RR2322 RAID5 will not init with 8x drives

Sate

Weaksauce
Joined
Jul 8, 2004
Messages
106
A few hours into initializing, the raid controller will report a drive has failed. This only happens when I try to set up a 7 or 8x array. 6x array initializes and has worked fine for a week. Now a number of potential problems I have already investigated as follows:

Bad drive(s)?
After repeatedly trying to rebuild/init the array the "failed" drive rotates at random. The most recently "failed" drive initialized fine then worked perfectly well as part of a 6x array for days.

PSU problem?
The drives are housed in an external array. I brought in a second PSU and split the drives among them in terms of power. This had no effect.. sometimes the "failed" drive was powered by the second 400watt PSU, sometimes the other.

Heat issues?
I reduced the environmental temperature and brought in an extra 200mm fan just to rule this one out. I noted a failure while no drive was more even warm to the touch.

I have no idea what else could the problem.. the controller itself?
All hardware and software is new and otherwise performs flawlessly. There is no overclocking. I put in a support request email to Highpoint but they are of course closed for the holidays, through Jan 5.

System specs
Was WinXP MCE but now Vista-64 Ultimate SP1
AMD Phenom 8450 tri-core 2.1ghz
ASUS MA378-T bios: 0403
2GB Crucial ballistix ram @ 8500
640GB WD HD
ATI Radeon HD 3600 video
RocketRaid 2322, latest bios ver 1.7, Vista driver ver 1.9
RAID hard drives, 8X Samsung 1TB HD103UI drives
SC-ASAT84XB external SATA HD enclosure w/Two Infiniband Multilane 4X 4-channel SFF-8470 external female connectors; has 300watt PSU from factory
 
bad port? is it always the same port that fails? I had 8 drive raid 5 on rr2322 without any issues
 
You've done a good investigation job so far! Like axan said, same cable or port? I've got 16 drives spanned across two RR2220 without issue.
 
bad port? is it always the same port that fails? I had 8 drive raid 5 on rr2322 without any issues

Does not seem to be. The channel listed by the error message changes. Plus early on in trouble shooting I switched the SATA cable from the first "fail" HD with the adjacent disk. On the next run it failed to initialize but cited a third disk.
The error logs in front of me show disk A13957 Controller1/channel4 failed on 12/28
but disk A14022 Controller1/channel8 failed back on 12/24.
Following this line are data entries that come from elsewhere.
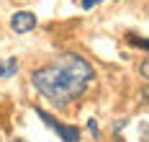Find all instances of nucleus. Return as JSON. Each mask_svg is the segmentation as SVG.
<instances>
[{"label":"nucleus","mask_w":149,"mask_h":142,"mask_svg":"<svg viewBox=\"0 0 149 142\" xmlns=\"http://www.w3.org/2000/svg\"><path fill=\"white\" fill-rule=\"evenodd\" d=\"M103 0H80V5L85 8V11H90V8H95V5H100Z\"/></svg>","instance_id":"0eeeda50"},{"label":"nucleus","mask_w":149,"mask_h":142,"mask_svg":"<svg viewBox=\"0 0 149 142\" xmlns=\"http://www.w3.org/2000/svg\"><path fill=\"white\" fill-rule=\"evenodd\" d=\"M90 80H93V67L88 65L85 57L74 52L59 54L54 62L33 70L31 75L33 88L57 106H67L77 96H82Z\"/></svg>","instance_id":"f257e3e1"},{"label":"nucleus","mask_w":149,"mask_h":142,"mask_svg":"<svg viewBox=\"0 0 149 142\" xmlns=\"http://www.w3.org/2000/svg\"><path fill=\"white\" fill-rule=\"evenodd\" d=\"M126 39H129V44H134V47H141V49H147V39L144 36H139V34H126Z\"/></svg>","instance_id":"20e7f679"},{"label":"nucleus","mask_w":149,"mask_h":142,"mask_svg":"<svg viewBox=\"0 0 149 142\" xmlns=\"http://www.w3.org/2000/svg\"><path fill=\"white\" fill-rule=\"evenodd\" d=\"M10 142H26V140H21V137H15V140H10Z\"/></svg>","instance_id":"9d476101"},{"label":"nucleus","mask_w":149,"mask_h":142,"mask_svg":"<svg viewBox=\"0 0 149 142\" xmlns=\"http://www.w3.org/2000/svg\"><path fill=\"white\" fill-rule=\"evenodd\" d=\"M116 3H118V0H116Z\"/></svg>","instance_id":"9b49d317"},{"label":"nucleus","mask_w":149,"mask_h":142,"mask_svg":"<svg viewBox=\"0 0 149 142\" xmlns=\"http://www.w3.org/2000/svg\"><path fill=\"white\" fill-rule=\"evenodd\" d=\"M141 75H144V78L149 75V65H147V62H141Z\"/></svg>","instance_id":"6e6552de"},{"label":"nucleus","mask_w":149,"mask_h":142,"mask_svg":"<svg viewBox=\"0 0 149 142\" xmlns=\"http://www.w3.org/2000/svg\"><path fill=\"white\" fill-rule=\"evenodd\" d=\"M0 78H5V65H3V60H0Z\"/></svg>","instance_id":"1a4fd4ad"},{"label":"nucleus","mask_w":149,"mask_h":142,"mask_svg":"<svg viewBox=\"0 0 149 142\" xmlns=\"http://www.w3.org/2000/svg\"><path fill=\"white\" fill-rule=\"evenodd\" d=\"M36 116L44 119V124L49 127V129H54V132L62 137V142H80V129H77V127H70V124L57 122V119H54L49 111H44V109H36Z\"/></svg>","instance_id":"f03ea898"},{"label":"nucleus","mask_w":149,"mask_h":142,"mask_svg":"<svg viewBox=\"0 0 149 142\" xmlns=\"http://www.w3.org/2000/svg\"><path fill=\"white\" fill-rule=\"evenodd\" d=\"M88 129H90V134H93L95 140L100 137V129H98V122H95V119H90V122H88Z\"/></svg>","instance_id":"423d86ee"},{"label":"nucleus","mask_w":149,"mask_h":142,"mask_svg":"<svg viewBox=\"0 0 149 142\" xmlns=\"http://www.w3.org/2000/svg\"><path fill=\"white\" fill-rule=\"evenodd\" d=\"M10 29L15 34H29L36 29V13H31V11H18L10 16Z\"/></svg>","instance_id":"7ed1b4c3"},{"label":"nucleus","mask_w":149,"mask_h":142,"mask_svg":"<svg viewBox=\"0 0 149 142\" xmlns=\"http://www.w3.org/2000/svg\"><path fill=\"white\" fill-rule=\"evenodd\" d=\"M15 70H18V62H15V57H8V65H5V78H13Z\"/></svg>","instance_id":"39448f33"}]
</instances>
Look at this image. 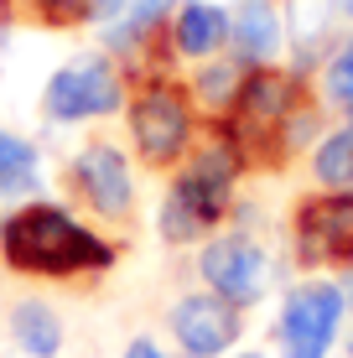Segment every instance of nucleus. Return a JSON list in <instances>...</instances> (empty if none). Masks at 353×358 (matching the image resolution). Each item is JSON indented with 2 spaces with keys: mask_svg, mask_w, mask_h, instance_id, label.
Listing matches in <instances>:
<instances>
[{
  "mask_svg": "<svg viewBox=\"0 0 353 358\" xmlns=\"http://www.w3.org/2000/svg\"><path fill=\"white\" fill-rule=\"evenodd\" d=\"M0 255L21 275H83V270H104L115 260V250L99 234L73 224L52 203H31L10 213L0 224Z\"/></svg>",
  "mask_w": 353,
  "mask_h": 358,
  "instance_id": "nucleus-1",
  "label": "nucleus"
},
{
  "mask_svg": "<svg viewBox=\"0 0 353 358\" xmlns=\"http://www.w3.org/2000/svg\"><path fill=\"white\" fill-rule=\"evenodd\" d=\"M296 120H301L296 78L281 68H254V73H245L234 104H229V120L218 130L234 141L239 162H286Z\"/></svg>",
  "mask_w": 353,
  "mask_h": 358,
  "instance_id": "nucleus-2",
  "label": "nucleus"
},
{
  "mask_svg": "<svg viewBox=\"0 0 353 358\" xmlns=\"http://www.w3.org/2000/svg\"><path fill=\"white\" fill-rule=\"evenodd\" d=\"M239 151L224 130L203 145L187 162V171L172 182V197L161 208V234L172 244H192L198 234H208L218 218L229 213V197H234V177H239Z\"/></svg>",
  "mask_w": 353,
  "mask_h": 358,
  "instance_id": "nucleus-3",
  "label": "nucleus"
},
{
  "mask_svg": "<svg viewBox=\"0 0 353 358\" xmlns=\"http://www.w3.org/2000/svg\"><path fill=\"white\" fill-rule=\"evenodd\" d=\"M130 135L151 166H172L192 145V104L177 83H145L130 104Z\"/></svg>",
  "mask_w": 353,
  "mask_h": 358,
  "instance_id": "nucleus-4",
  "label": "nucleus"
},
{
  "mask_svg": "<svg viewBox=\"0 0 353 358\" xmlns=\"http://www.w3.org/2000/svg\"><path fill=\"white\" fill-rule=\"evenodd\" d=\"M120 99H125V83H120L115 63H109V57H99V52H89V57H78V63L57 68L52 78H47L42 104H47V115H52V120L73 125V120L115 115Z\"/></svg>",
  "mask_w": 353,
  "mask_h": 358,
  "instance_id": "nucleus-5",
  "label": "nucleus"
},
{
  "mask_svg": "<svg viewBox=\"0 0 353 358\" xmlns=\"http://www.w3.org/2000/svg\"><path fill=\"white\" fill-rule=\"evenodd\" d=\"M338 322H343V291L317 280V286L291 291L275 338H281L286 358H327V348L338 338Z\"/></svg>",
  "mask_w": 353,
  "mask_h": 358,
  "instance_id": "nucleus-6",
  "label": "nucleus"
},
{
  "mask_svg": "<svg viewBox=\"0 0 353 358\" xmlns=\"http://www.w3.org/2000/svg\"><path fill=\"white\" fill-rule=\"evenodd\" d=\"M296 244L307 265H353V192L307 197L296 213Z\"/></svg>",
  "mask_w": 353,
  "mask_h": 358,
  "instance_id": "nucleus-7",
  "label": "nucleus"
},
{
  "mask_svg": "<svg viewBox=\"0 0 353 358\" xmlns=\"http://www.w3.org/2000/svg\"><path fill=\"white\" fill-rule=\"evenodd\" d=\"M203 275L224 301L250 306L271 286V260H265V250L254 239H213L203 250Z\"/></svg>",
  "mask_w": 353,
  "mask_h": 358,
  "instance_id": "nucleus-8",
  "label": "nucleus"
},
{
  "mask_svg": "<svg viewBox=\"0 0 353 358\" xmlns=\"http://www.w3.org/2000/svg\"><path fill=\"white\" fill-rule=\"evenodd\" d=\"M239 327H245V322H239V306L224 301L218 291L182 296L177 312H172V332H177V343H182L187 358H218L229 343L239 338Z\"/></svg>",
  "mask_w": 353,
  "mask_h": 358,
  "instance_id": "nucleus-9",
  "label": "nucleus"
},
{
  "mask_svg": "<svg viewBox=\"0 0 353 358\" xmlns=\"http://www.w3.org/2000/svg\"><path fill=\"white\" fill-rule=\"evenodd\" d=\"M73 187L83 192V203L94 208V213L104 218H120L130 213V166L125 156L115 151V145H89V151H78V162H73Z\"/></svg>",
  "mask_w": 353,
  "mask_h": 358,
  "instance_id": "nucleus-10",
  "label": "nucleus"
},
{
  "mask_svg": "<svg viewBox=\"0 0 353 358\" xmlns=\"http://www.w3.org/2000/svg\"><path fill=\"white\" fill-rule=\"evenodd\" d=\"M229 42H234L239 63H265L281 47V16L271 0H239L234 21H229Z\"/></svg>",
  "mask_w": 353,
  "mask_h": 358,
  "instance_id": "nucleus-11",
  "label": "nucleus"
},
{
  "mask_svg": "<svg viewBox=\"0 0 353 358\" xmlns=\"http://www.w3.org/2000/svg\"><path fill=\"white\" fill-rule=\"evenodd\" d=\"M172 42H177L182 57H213L218 47L229 42V16H224L218 6H203V0H192V6L177 10Z\"/></svg>",
  "mask_w": 353,
  "mask_h": 358,
  "instance_id": "nucleus-12",
  "label": "nucleus"
},
{
  "mask_svg": "<svg viewBox=\"0 0 353 358\" xmlns=\"http://www.w3.org/2000/svg\"><path fill=\"white\" fill-rule=\"evenodd\" d=\"M10 338H16L21 353H31V358H57V348H63V322L52 317V306L21 301L16 312H10Z\"/></svg>",
  "mask_w": 353,
  "mask_h": 358,
  "instance_id": "nucleus-13",
  "label": "nucleus"
},
{
  "mask_svg": "<svg viewBox=\"0 0 353 358\" xmlns=\"http://www.w3.org/2000/svg\"><path fill=\"white\" fill-rule=\"evenodd\" d=\"M0 21H36V27H83L94 21L89 0H0Z\"/></svg>",
  "mask_w": 353,
  "mask_h": 358,
  "instance_id": "nucleus-14",
  "label": "nucleus"
},
{
  "mask_svg": "<svg viewBox=\"0 0 353 358\" xmlns=\"http://www.w3.org/2000/svg\"><path fill=\"white\" fill-rule=\"evenodd\" d=\"M36 187V151L21 135L0 130V197H21Z\"/></svg>",
  "mask_w": 353,
  "mask_h": 358,
  "instance_id": "nucleus-15",
  "label": "nucleus"
},
{
  "mask_svg": "<svg viewBox=\"0 0 353 358\" xmlns=\"http://www.w3.org/2000/svg\"><path fill=\"white\" fill-rule=\"evenodd\" d=\"M166 10H172V0H136V6H130V16L120 21V27H109V47H115V52H130V47H141L145 36L161 27Z\"/></svg>",
  "mask_w": 353,
  "mask_h": 358,
  "instance_id": "nucleus-16",
  "label": "nucleus"
},
{
  "mask_svg": "<svg viewBox=\"0 0 353 358\" xmlns=\"http://www.w3.org/2000/svg\"><path fill=\"white\" fill-rule=\"evenodd\" d=\"M317 182H327V187H348L353 182V125H343L338 135H327V141L317 145Z\"/></svg>",
  "mask_w": 353,
  "mask_h": 358,
  "instance_id": "nucleus-17",
  "label": "nucleus"
},
{
  "mask_svg": "<svg viewBox=\"0 0 353 358\" xmlns=\"http://www.w3.org/2000/svg\"><path fill=\"white\" fill-rule=\"evenodd\" d=\"M239 63H218V68H208L203 73V99H208V104H234V94H239Z\"/></svg>",
  "mask_w": 353,
  "mask_h": 358,
  "instance_id": "nucleus-18",
  "label": "nucleus"
},
{
  "mask_svg": "<svg viewBox=\"0 0 353 358\" xmlns=\"http://www.w3.org/2000/svg\"><path fill=\"white\" fill-rule=\"evenodd\" d=\"M327 99H338L343 109H353V42L343 47V57L327 68Z\"/></svg>",
  "mask_w": 353,
  "mask_h": 358,
  "instance_id": "nucleus-19",
  "label": "nucleus"
},
{
  "mask_svg": "<svg viewBox=\"0 0 353 358\" xmlns=\"http://www.w3.org/2000/svg\"><path fill=\"white\" fill-rule=\"evenodd\" d=\"M125 358H166V353L156 348V343H145V338H141V343H130V348H125Z\"/></svg>",
  "mask_w": 353,
  "mask_h": 358,
  "instance_id": "nucleus-20",
  "label": "nucleus"
},
{
  "mask_svg": "<svg viewBox=\"0 0 353 358\" xmlns=\"http://www.w3.org/2000/svg\"><path fill=\"white\" fill-rule=\"evenodd\" d=\"M89 6H94V16H120V10H125V0H89Z\"/></svg>",
  "mask_w": 353,
  "mask_h": 358,
  "instance_id": "nucleus-21",
  "label": "nucleus"
},
{
  "mask_svg": "<svg viewBox=\"0 0 353 358\" xmlns=\"http://www.w3.org/2000/svg\"><path fill=\"white\" fill-rule=\"evenodd\" d=\"M343 301H348V306H353V275H348V296H343Z\"/></svg>",
  "mask_w": 353,
  "mask_h": 358,
  "instance_id": "nucleus-22",
  "label": "nucleus"
},
{
  "mask_svg": "<svg viewBox=\"0 0 353 358\" xmlns=\"http://www.w3.org/2000/svg\"><path fill=\"white\" fill-rule=\"evenodd\" d=\"M239 358H260V353H239Z\"/></svg>",
  "mask_w": 353,
  "mask_h": 358,
  "instance_id": "nucleus-23",
  "label": "nucleus"
},
{
  "mask_svg": "<svg viewBox=\"0 0 353 358\" xmlns=\"http://www.w3.org/2000/svg\"><path fill=\"white\" fill-rule=\"evenodd\" d=\"M348 353H353V343H348Z\"/></svg>",
  "mask_w": 353,
  "mask_h": 358,
  "instance_id": "nucleus-24",
  "label": "nucleus"
},
{
  "mask_svg": "<svg viewBox=\"0 0 353 358\" xmlns=\"http://www.w3.org/2000/svg\"><path fill=\"white\" fill-rule=\"evenodd\" d=\"M348 10H353V0H348Z\"/></svg>",
  "mask_w": 353,
  "mask_h": 358,
  "instance_id": "nucleus-25",
  "label": "nucleus"
}]
</instances>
The maddening question is, why 6x but not 8x? As I noted before, when I tried to migrate the existing 6x array to 8x.. one of the drives in the old array failed not one of the two ports/disks I was adding to it. If the port is failing, its failing under condition of "more than 6 disks present". :confused:
 
You've done a good investigation job so far! Like axan said, same cable or port? I've got 16 drives spanned across two RR2220 without issue.

Thanks, wish it was getting me somewhere!
Wow 16.. just out of curiosity how do you backup that much data? or is one array the BU for the other?
 
1/2 of the array is filled with 250s, I don't really even use them anymore, need to just pull them out! The important stuff is all backup to separate drives and stored in my fire resistant safe. The REALLY important stuff is again backed up to my detached garage system! Nothing truly "off site" but its as far as I'm going!
 
Update-
I contacted PC Pitstop support and they offered a possible diagnosis that is at least plausible. Some raid controllers do not deal well with 3gb/s mode drive arrays. They suggested using a Samsung disk utility to change the disks to 1.5gbs mode. I tried to do this and ran the utility as prescribed but it did not change the disk's operational mode. Troubleshooting is ongoing..

btw the techs at PC Pitstop are top notch and helpful.
 
you might need the samsung drives attached to a standard SATA controller to change their mode.

does samsung not use a jumper for this as WD and Seagate do?
 
you might need the samsung drives attached to a standard SATA controller to change their mode.

does samsung not use a jumper for this as WD and Seagate do?

That is my working theory. Most Samsung drives apparently do not have a jumper for this. There is a software utility to do so and I have it but I can not use it. This is because you must connect the drives directly to a SATA port on the mobo (not via the SAS/raid) but my ASUS mobo will NOT recognize the drives, period unless I set the onboard SATA to "raid" mode, at which point I still can not access the drives directly.

So, the next move is to get take a drive to an offsite PC that does not have my boards RAID hangup in order to apply the samsung utility.
 
I was able to set the Samsung drives to SATA150 mode using the ESTOOLS utility and an offsite Dell PC. I put the disks back into the SAS and created an array but it failed about 2 hours into initializing again. =/ I have no ideas left.. going to RMA the controller.
 
Update- I replaced the RAID controller with a new one of the same make and model. The result was the same errors. Just for testing I tried creating two RAID5 arrays, one on each bridge. 4x and 4x. This also failed to init.